Google brings agentic AI to Search with new intelligent box
Google put agents inside Search and said AI Mode now has over a billion users, signaling fewer clicks and more task-based discovery for agencies.

Google used I/O 2026 to make one point impossible to miss: Search is no longer just a list of links. The company said it was bringing advanced model capabilities into Search, adding new AI features, and rolling out a new intelligent AI-powered Search box it described as the biggest upgrade in more than 25 years. For agencies built around rankings, traffic, and last-click reporting, that is not a cosmetic update. It is a shift in how discovery, decision-making, and conversion may all happen inside the search experience itself.
The scale behind that shift is already enormous. Google said AI Mode has surpassed one billion monthly users and that queries in AI Mode have more than doubled every quarter since launch. Sundar Pichai also framed the moment as the “agentic Gemini era,” pointing to more than 3.2 quadrillion tokens processed per month across Google’s surfaces, 8.5 million developers building with its models monthly, and roughly 19 billion tokens per minute flowing through model APIs. Google said it now has 13 products with more than a billion users each, and that Search is where generative AI reaches more people than any other product in the world.

For agencies, the practical reading is clear: Search visibility is becoming more task-oriented and less page-oriented. Google said users can search with text, images, files, videos, and Chrome tabs in the new experience, and that conversations can continue from AI Overviews into AI Mode without a hard break. The average AI Mode search is triple the length of a traditional Search query, while planning-related queries have grown faster than overall AI Mode queries by 80% in the past six months. That changes the assignment for SEO teams. Content has to support longer, messier, multi-step journeys, not just capture a short query and a click.

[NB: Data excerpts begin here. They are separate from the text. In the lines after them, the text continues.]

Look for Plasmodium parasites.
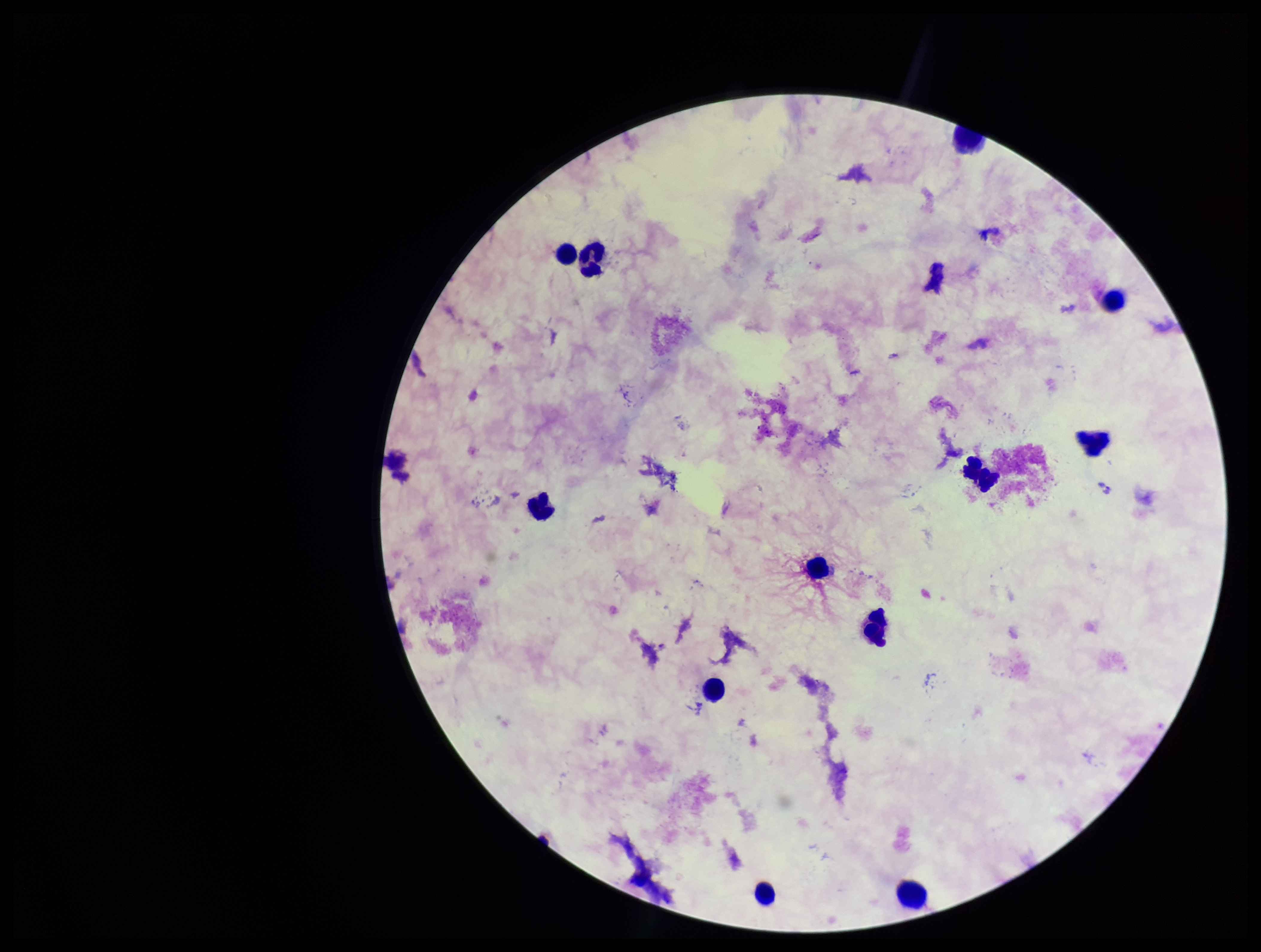

None identified.

Smartphone photograph taken through the eyepiece of a microscope. One field from this slide. Stained with Giemsa. Image is 1261×952 pixels. Leukocyte count: 12. Patient malaria status: negative. Parasite count: 0. Preparation: thick smear.Classify this cell by malaria status.
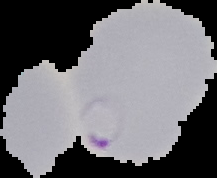

It is parasitized.

Summary:
  - Image type: segmented cell region with the area outside set to black
  - Preparation: thin blood smear
  - Image size: 217×178 pixels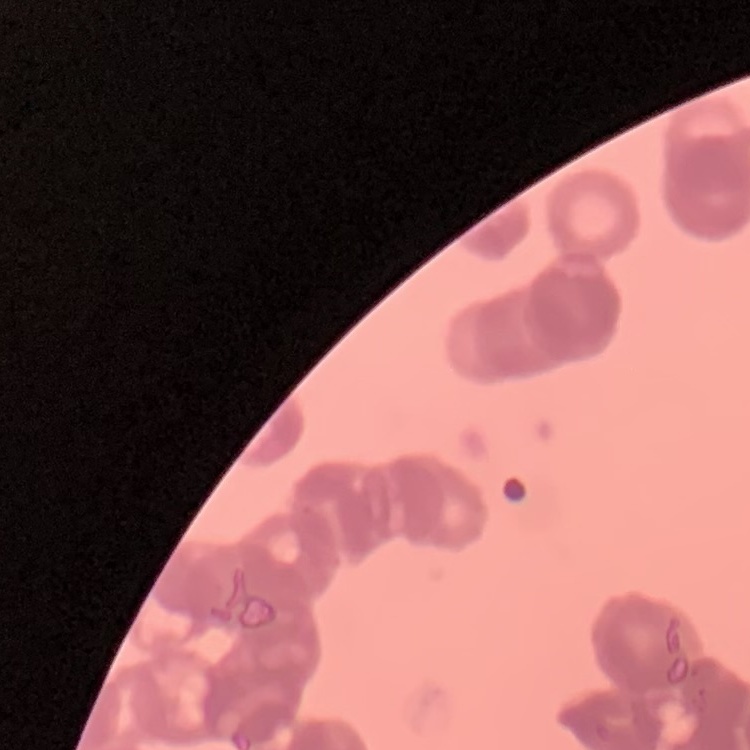
Summary:
  - Red blood cell morphology: rouleaux formation
  - Image type: one tile cut from a larger photomicrograph
  - Stain: Field's or Giemsa
  - Preparation: thin peripheral smear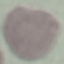

Summary:
  - Result: no malaria parasites seen
  - Preparation: thin smear
  - Capture: smartphone camera at the microscope eyepiece
  - Stain: Giemsa
  - Image type: cell patch, automatically extracted from a larger field of view and resized to 64 × 64 pixels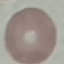
Summary:
  - Malaria status: uninfected
  - Image type: cell patch, automatically extracted from a larger field of view and resized to 64 × 64 pixels
  - Capture: smartphone through the microscope eyepiece
  - Preparation: thin blood film
  - Stain: Giemsa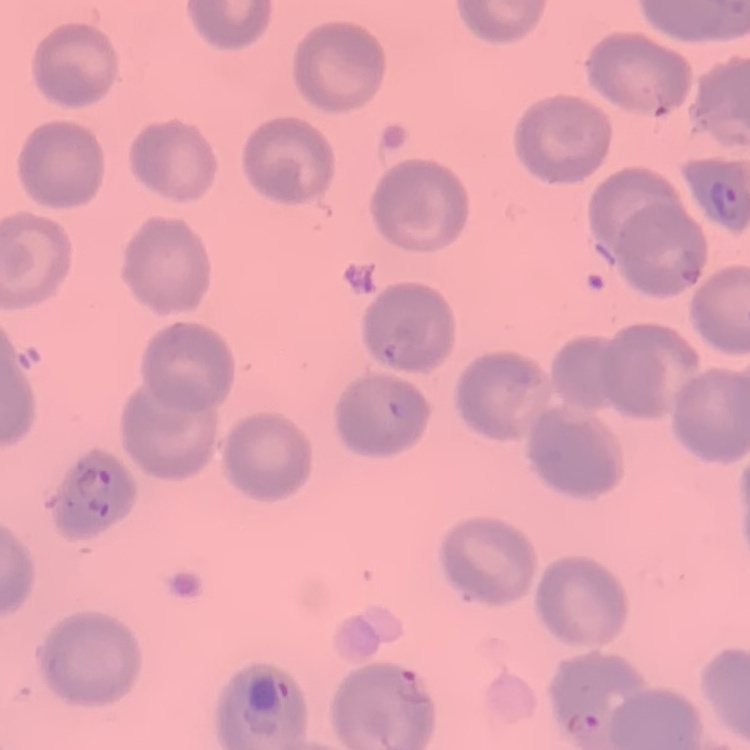
{
  "erythrocyte_morphology": "no rouleaux formation",
  "stain": "Field's or Giemsa",
  "preparation": "thin blood smear",
  "image_type": "square crop of a larger photomicrograph"
}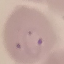
Malaria status: parasitized. Automatically extracted cell patch, resized to 64 × 64 pixels. Acquired by smartphone through the microscope eyepiece. Thin blood smear. Giemsa-stained preparation.Assess this cell for malaria.
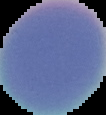

It is uninfected.

image type = cell region segmented out of the field of view; surrounding area masked to black
preparation = thin blood film
image size = 106×115 pixels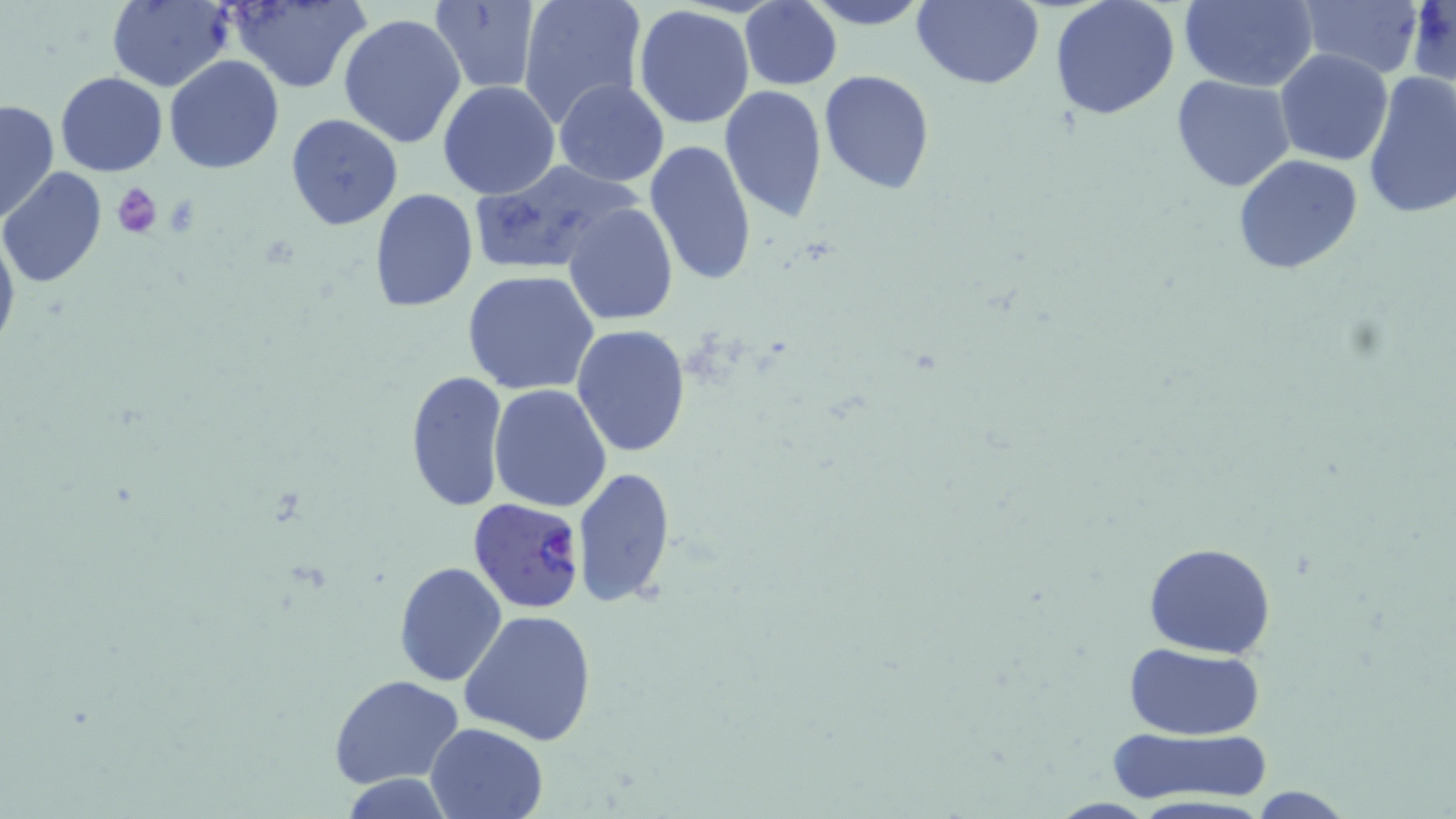

plasmodium_falciparum_infected_red_blood_cell_locations: 'approximate bounding boxes as (x1,y1)-(x2,y2) corner pairs in pixels: (468,496)-(586,612)'
slide_level_diagnosis: Plasmodium falciparum
preparation: thin blood film
field_of_view: single
magnification: 1000x
stain: May-Grünwald-Giemsa
uninfected_red_blood_cell_locations: 'approximate bounding boxes as (x1,y1)-(x2,y2) corner pairs in pixels: (226,0)-(370,92), (517,0)-(647,127), (800,0)-(936,29), (910,0)-(1043,89), (1048,0)-(1180,121), (1179,0)-(1318,92), (1297,0)-(1423,78), (105,1)-(233,90), (428,1)-(542,92), (739,2)-(840,90), (632,5)-(756,128), (336,11)-(466,150), (1274,47)-(1394,166), (164,54)-(285,173), (819,69)-(936,195), (55,71)-(168,178), (1361,72)-(1456,222), (1170,73)-(1296,192), (554,79)-(671,186), (438,81)-(561,200), (719,85)-(828,223), (1,98)-(59,226), (285,112)-(404,232), (643,140)-(758,289), (1232,154)-(1363,275), (465,160)-(637,278), (1,167)-(107,287), (368,189)-(478,312), (563,202)-(680,326), (0,220)-(20,361), (461,269)-(601,395), (571,324)-(691,457), (403,370)-(510,513), (489,384)-(612,513), (572,467)-(676,611), (1142,541)-(1278,659), (392,560)-(507,686), (460,609)-(597,744), (1121,643)-(1266,741), (328,675)-(464,790), (425,721)-(549,819), (1110,728)-(1274,806), (1241,786)-(1359,818)'
image_size: 1456×819 pixels
platelet_locations: 'approximate bounding boxes as (x1,y1)-(x2,y2) corner pairs in pixels: (111,183)-(163,237)'
modality: light microscopy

The service model will likely have to change with it. Agencies that still sell only keyword tracking and traffic dashboards will have less to say as Google pushes richer prompts, multimodal input, and Search agents that can be created, customized, and managed directly in Search. Search Engine Land reported that Google’s information agents can continuously scan the web for updated information and help users along a task journey. That suggests clients will care more about whether their brand is legible to agents, whether their product data and editorial content can be parsed cleanly, and whether their assets can survive a search session that never becomes a traditional visit.
That is why the reporting layer may matter as much as the content layer. Google said more than one in six U.S. searches now use voice or images, and image searches are growing more than 40% month over month. Agencies will need to explain performance in terms beyond sessions and rankings, including how often a brand is surfaced in answer layers, how it is represented in AI summaries, and how often it remains present as users move from one prompt to the next. Search is becoming a place where users ask, compare, plan, and act in one place, and the agencies that adapt their strategy and measurement to that reality will be the ones still relevant when the clicks thin out.